= Task statement =
This task is to restate all of the entries exactly.
(Records to process)
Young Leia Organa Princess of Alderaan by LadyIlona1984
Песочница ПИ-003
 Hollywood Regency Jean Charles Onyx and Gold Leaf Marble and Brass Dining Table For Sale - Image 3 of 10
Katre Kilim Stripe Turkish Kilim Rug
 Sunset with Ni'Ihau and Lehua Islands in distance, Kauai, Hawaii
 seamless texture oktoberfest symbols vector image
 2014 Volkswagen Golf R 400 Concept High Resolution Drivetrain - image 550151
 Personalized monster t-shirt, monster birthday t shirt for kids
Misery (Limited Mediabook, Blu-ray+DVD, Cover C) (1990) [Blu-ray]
(End Records to process)
= Solution to the exercise =
Young Leia Organa Princess of Alderaan by LadyIlona1984
Песочница ПИ-003
 Hollywood Regency Jean Charles Onyx and Gold Leaf Marble and Brass Dining Table For Sale - Image 3 of 10
Katre Kilim Stripe Turkish Kilim Rug
 Sunset with Ni'Ihau and Lehua Islands in distance, Kauai, Hawaii
 seamless texture oktoberfest symbols vector image
 2014 Volkswagen Golf R 400 Concept High Resolution Drivetrain - image 550151
 Personalized monster t-shirt, monster birthday t shirt for kids
Misery (Limited Mediabook, Blu-ray+DVD, Cover C) (1990) [Blu-ray]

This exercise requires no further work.